Finally, an affordable passive controller that isn't crap.

1st February 2012

Radial Engineering MC3 by travisbrown

  • Sound Quality 5 out of 5
  • Ease of use 3 out of 5
  • Features 3 out of 5
  • Bang for buck 3 out of 5
  • Overall: 3.5
Radial MC3 Monitor Controllers

A little sneak peek on the forthcoming Radial MC3 monitor controller.

I finally got my hands on one of these at NAMM 2012 after hearing about it for months. Radial just got the green light to begin production, with it hitting the street at the end of February. And about time. For those who want a simple straight wire (passive) monitor controller with a adequate headphone amp, mono collapse, sub output, all in a small and idiot-proof format, this is the one to beat. Built into the usual Radial 14g steel chassis that houses their other utility and DI boxes, you could probably throw this thing at a brick wall and do more damage to the bricks, so tossing this into a cable box or bag for travel will cause no real consternation. It is primarily meant as a portable solution for mobile/live tracking setups. It would work equally well in the small project studio, though the small form factor might pose some ergonomic annoyances. For the real production workspace or permanent install, something with a layout like the Kush GainTrain or similar would be a better controller.

Features of the MC3 include:

  • switching for two sets of monitors with attenuation for each.
  • adjustable dim switch
  • mono folddown
  • defeatable sub output
  • switchable balanced/unbalanced inputs
  • studio headphone output plus extra output optimized for super low impedance earbud-style headphones.

The couple deficiencies I saw with this are:
  • the lack of stepped attenuator for the monitor control. This seems to always be the culprit behind stereo image collapsing or shifting as you attenuate down to low levels.
  • non-preemptive switches. While this does allow you to activate both sets of monitors, it doesn't allow you to switch between sets of monitors with a single action.
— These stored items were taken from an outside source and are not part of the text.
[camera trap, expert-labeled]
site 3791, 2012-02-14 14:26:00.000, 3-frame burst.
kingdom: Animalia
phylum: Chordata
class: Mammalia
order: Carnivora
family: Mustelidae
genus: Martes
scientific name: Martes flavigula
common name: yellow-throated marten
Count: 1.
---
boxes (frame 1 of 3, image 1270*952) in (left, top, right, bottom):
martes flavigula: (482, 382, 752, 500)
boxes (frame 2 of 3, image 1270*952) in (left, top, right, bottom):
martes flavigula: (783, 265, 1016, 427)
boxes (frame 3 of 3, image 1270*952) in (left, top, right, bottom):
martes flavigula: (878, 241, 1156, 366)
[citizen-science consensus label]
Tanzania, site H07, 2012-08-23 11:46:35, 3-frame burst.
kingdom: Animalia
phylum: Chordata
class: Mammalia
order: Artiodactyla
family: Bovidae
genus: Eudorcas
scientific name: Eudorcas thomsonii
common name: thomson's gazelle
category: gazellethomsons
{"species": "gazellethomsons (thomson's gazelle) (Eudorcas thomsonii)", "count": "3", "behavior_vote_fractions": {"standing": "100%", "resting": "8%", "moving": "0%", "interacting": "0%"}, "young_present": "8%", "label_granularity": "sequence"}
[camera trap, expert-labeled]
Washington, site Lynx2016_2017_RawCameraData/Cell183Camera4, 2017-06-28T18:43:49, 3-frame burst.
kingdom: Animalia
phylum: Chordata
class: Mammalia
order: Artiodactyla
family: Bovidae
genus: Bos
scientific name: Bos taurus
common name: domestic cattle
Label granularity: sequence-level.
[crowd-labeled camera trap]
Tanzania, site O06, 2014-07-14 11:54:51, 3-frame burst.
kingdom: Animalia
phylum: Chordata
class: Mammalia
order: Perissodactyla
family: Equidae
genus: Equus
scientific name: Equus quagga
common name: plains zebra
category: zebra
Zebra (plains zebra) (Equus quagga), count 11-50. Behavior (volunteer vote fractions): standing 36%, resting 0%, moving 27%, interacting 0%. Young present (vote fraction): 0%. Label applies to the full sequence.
At best it would be a two finger operation.

MSRP on this is going to be $249, which places it competitively among the more economy-priced monitor controllers but with the build quality one has come to expect of Radial.

13th March 2014

Radial Engineering MC3 by aves

  • Sound Quality 5 out of 5
  • Ease of use 3 out of 5
  • Features 5 out of 5
  • Bang for buck 4 out of 5
  • Overall: 4.25
Radial MC3 Monitor Controllers

I bought the MC3 for my travel setup and home setup. It is the only chance to select up to four sources on the output side, when you talk small monitor controller that fit into a bagpack.
At home i have the main monitor and an external Headphoneamp on the A+B select,a small mono speaker on the sub output, that automaticly sums it to mono. I also have an extra consumer speaker pair on the aux out at the back, that is coupled with the headphone out and the headphone volume.

The Mc3 also suffers of the main shortcomming of passiv controllers. The Volume knob and the channel collapse at low volume. But adding to that, the volume curve of the volume knob has a very uneven layout. There is not much happening over 12o'clock and at lower volumes one has a bit of a hard time, if you wanna listen mainly soft and only sometimes loud, as the way between low volume and one channel breaking away is to narrow. Either my SMpro Nanovolume or my Central Station do a better job on passiv volume regulation. I'd say this really compromises it's use to a certain level.

Another shortcoming is that there is only one input source. if you quickly wanna hook up another device, if maybe someone wants to play something to you from her phone, there is no possibilitiy to hook that up. But then other controllers that have two inputs, lack the output possibilities.

The build quality is very good, buttons and knobs feel very solid and reliable.
The housing is indestroyable.

The headphone amp is good, i would say better than in my different RME interfaces or the central station. Also it has two outputs and even a mini jack output. That comes very handy in a small setup for home or travelling and there is more than enough power to feed all possible headphones, or two of them.

So all in all it's a quality device with a lot of output flexibility, that i couldn't find elswhere in the portable controller market. The main downpoint is the volume control and maybe the lack of a second input source, which there probably just wasn't anymore space for.